*** Records shown ***
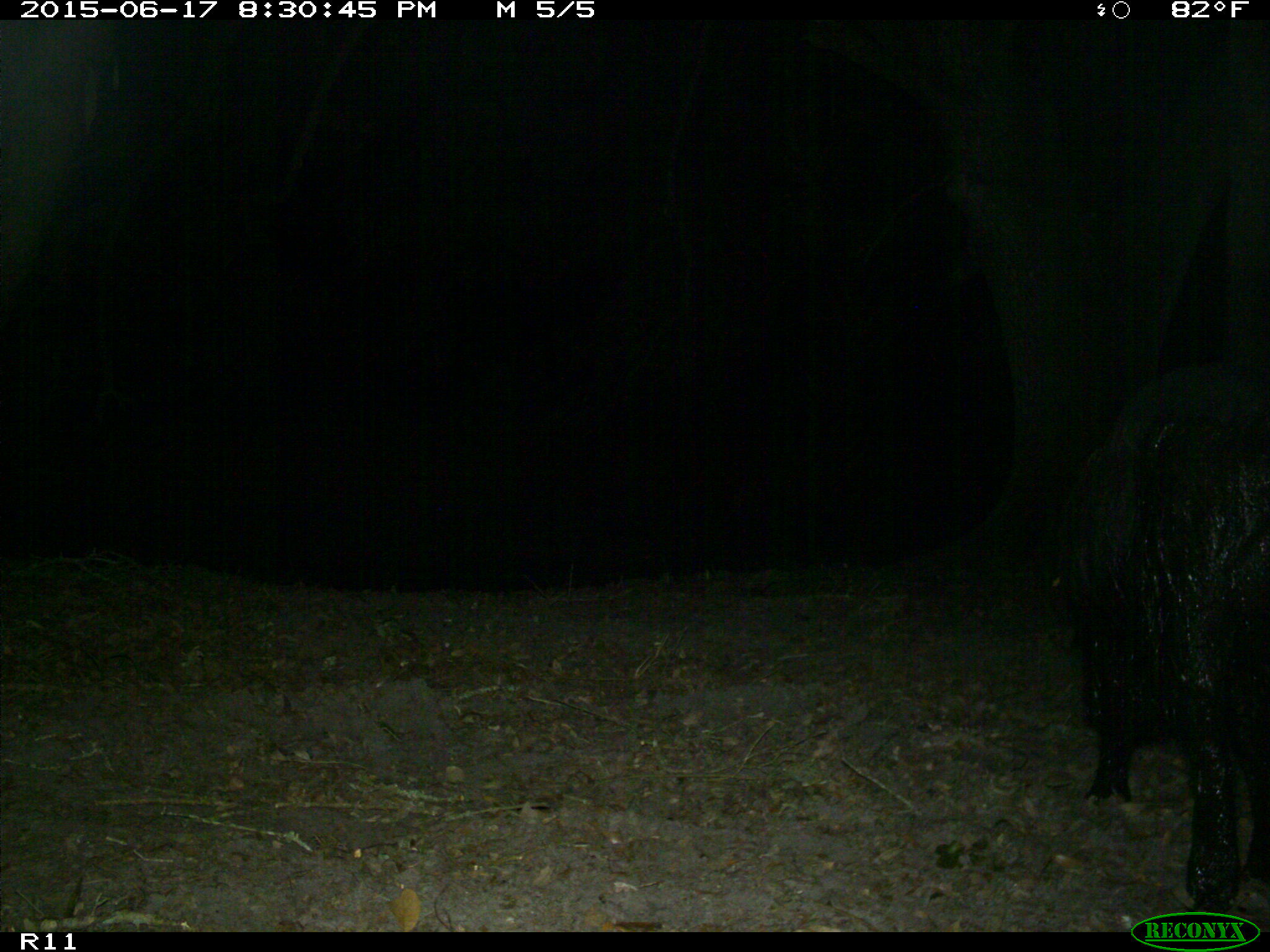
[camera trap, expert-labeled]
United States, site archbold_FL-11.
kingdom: Animalia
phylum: Chordata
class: Mammalia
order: Artiodactyla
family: Suidae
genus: Sus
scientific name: Sus scrofa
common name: wild boar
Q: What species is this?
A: Sus scrofa (wild boar).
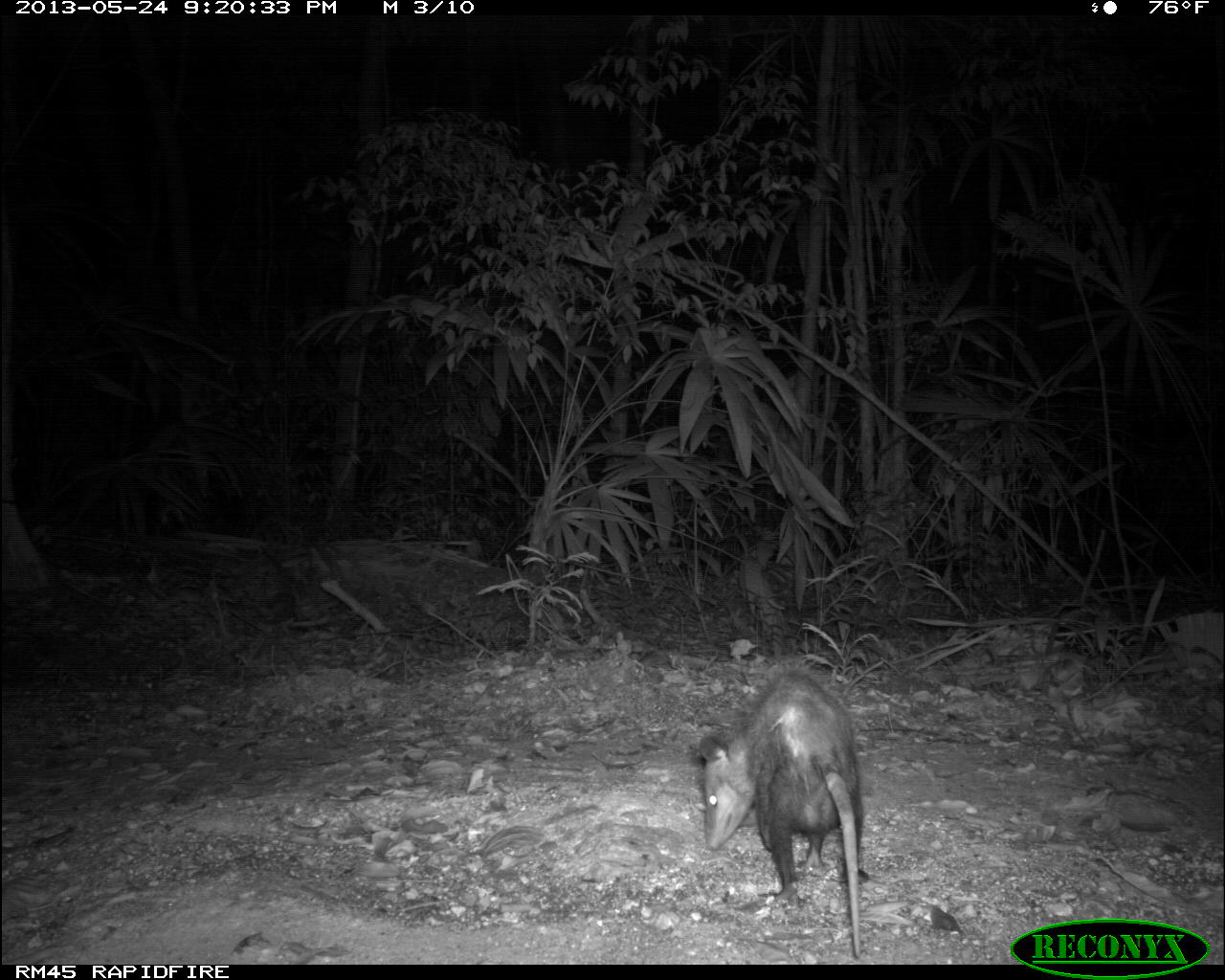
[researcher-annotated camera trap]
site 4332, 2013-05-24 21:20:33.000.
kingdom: Animalia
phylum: Chordata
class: Mammalia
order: Didelphimorphia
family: Didelphidae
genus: Philander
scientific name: Philander opossum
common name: gray four-eyed opossum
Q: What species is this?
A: Philander opossum (gray four-eyed opossum).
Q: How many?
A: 1.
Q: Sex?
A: Female.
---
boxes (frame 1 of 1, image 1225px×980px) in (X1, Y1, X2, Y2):
philander opossum: (695, 665, 866, 960)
***
Task brief: Restate the line containing "scientific name: Philander opossum" and every remaining line of the records word for word. Add nothing.

Solution for this task:
scientific name: Philander opossum
common name: gray four-eyed opossum
Q: What species is this?
A: Philander opossum (gray four-eyed opossum).
Q: How many?
A: 1.
Q: Sex?
A: Female.
---
boxes (frame 1 of 1, image 1225px×980px) in (X1, Y1, X2, Y2):
philander opossum: (695, 665, 866, 960)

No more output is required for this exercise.